Wednesday, 10 August 2005
Separating the Data Model from its Serialisation
For some time, I’ve noticed that people defining XML formats spend an inordinate amount of time talking about the structure of the format. This is especially apparent in standards working groups, where hours — no, days — can be spent agonizing over whether to make something an attribute or an element.
Part of this is obviously stylistic; people have different thoughts on what makes good XML, and they’re fight the same battles over and over again. I’ve often thought that an “XML Style” Working Group that set up best practices for certain situations (and indeed, RFC 3470 goes some way towards this, for the IETF).
A bigger part of the problem, though, is when people conflate the data model they’re working with and the syntax they use to represent it. Unfortunately, in some corners of the industry, XML-as-religion has caught on, and everything's Infoset, Infoset, Infoset.
When this happens, it becomes difficult to separate problems that people have with the underlying data model that is (or should be) shared among all use cases, and the syntactic conveniences and optimisations that are useful in a particular use case.
This is because people very often want to do slightly different things with the format, and serialising the data model into bits unavoidably makes some of those things easier, while making others more difficult, depending on how you do it.
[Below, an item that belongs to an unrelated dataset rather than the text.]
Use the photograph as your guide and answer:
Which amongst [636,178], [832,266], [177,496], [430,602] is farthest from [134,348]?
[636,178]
If you first tackle the data model, you can get it out of the way and then figure out if you need one or more than one serialisation of it. Otherwise, the constant changes to both your data model and its serialisation at the same time (because if the Infoset is your data model, it’s both) make it hard to progress.
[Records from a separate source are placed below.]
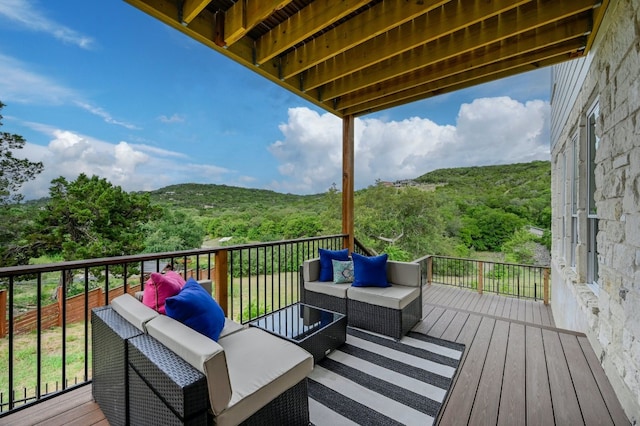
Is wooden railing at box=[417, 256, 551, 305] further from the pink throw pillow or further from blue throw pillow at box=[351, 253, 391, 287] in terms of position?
the pink throw pillow

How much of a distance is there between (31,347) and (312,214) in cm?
896

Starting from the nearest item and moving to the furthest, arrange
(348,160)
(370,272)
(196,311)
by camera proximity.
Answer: (196,311), (370,272), (348,160)

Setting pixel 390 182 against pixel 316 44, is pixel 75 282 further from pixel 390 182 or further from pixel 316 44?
pixel 390 182

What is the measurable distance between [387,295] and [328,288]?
0.71 meters

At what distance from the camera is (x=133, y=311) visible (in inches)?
59.6

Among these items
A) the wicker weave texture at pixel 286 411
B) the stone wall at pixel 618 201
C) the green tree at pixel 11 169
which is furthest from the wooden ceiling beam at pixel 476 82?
the green tree at pixel 11 169

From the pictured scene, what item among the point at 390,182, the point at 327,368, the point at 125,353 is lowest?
the point at 327,368

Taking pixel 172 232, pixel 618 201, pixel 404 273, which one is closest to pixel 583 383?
pixel 618 201

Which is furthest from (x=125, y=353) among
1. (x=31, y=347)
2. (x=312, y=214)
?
(x=312, y=214)

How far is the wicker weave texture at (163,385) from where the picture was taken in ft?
3.34

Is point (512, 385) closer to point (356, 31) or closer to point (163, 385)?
point (163, 385)

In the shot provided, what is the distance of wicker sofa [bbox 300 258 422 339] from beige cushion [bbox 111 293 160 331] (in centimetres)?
200

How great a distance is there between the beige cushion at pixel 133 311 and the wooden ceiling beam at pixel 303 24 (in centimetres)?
243

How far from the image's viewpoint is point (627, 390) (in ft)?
5.47
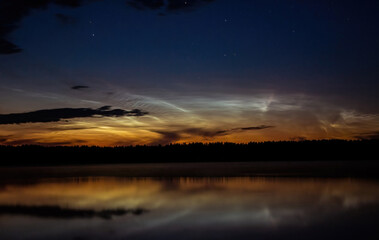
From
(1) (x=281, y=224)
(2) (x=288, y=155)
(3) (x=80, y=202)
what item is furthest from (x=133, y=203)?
(2) (x=288, y=155)

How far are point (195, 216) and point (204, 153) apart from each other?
11511 cm

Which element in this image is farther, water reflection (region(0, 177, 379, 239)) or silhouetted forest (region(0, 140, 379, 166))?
silhouetted forest (region(0, 140, 379, 166))

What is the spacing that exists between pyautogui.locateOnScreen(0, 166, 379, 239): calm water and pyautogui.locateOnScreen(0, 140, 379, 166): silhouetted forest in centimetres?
9216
Therefore, my preferred approach is to document an abstract, task-neutral data model first, and then talk about how that gets serialised into bits (possibly in several ways, if you have use cases that require different things). For my purposes, the first can be accomplished well with RDF Schema and OWL — which offer a much cleaner, usable and capable data model than the Infoset — and then do the second as a mapping to the Infoset.
Just food for thought.
P.S. I’ve heard it said that you don’t need a common data model to interoperate; that “syntax on the wire” is enough. What utter rubbish. At most, you might have two different models derived from a common one, but they still have commonalities.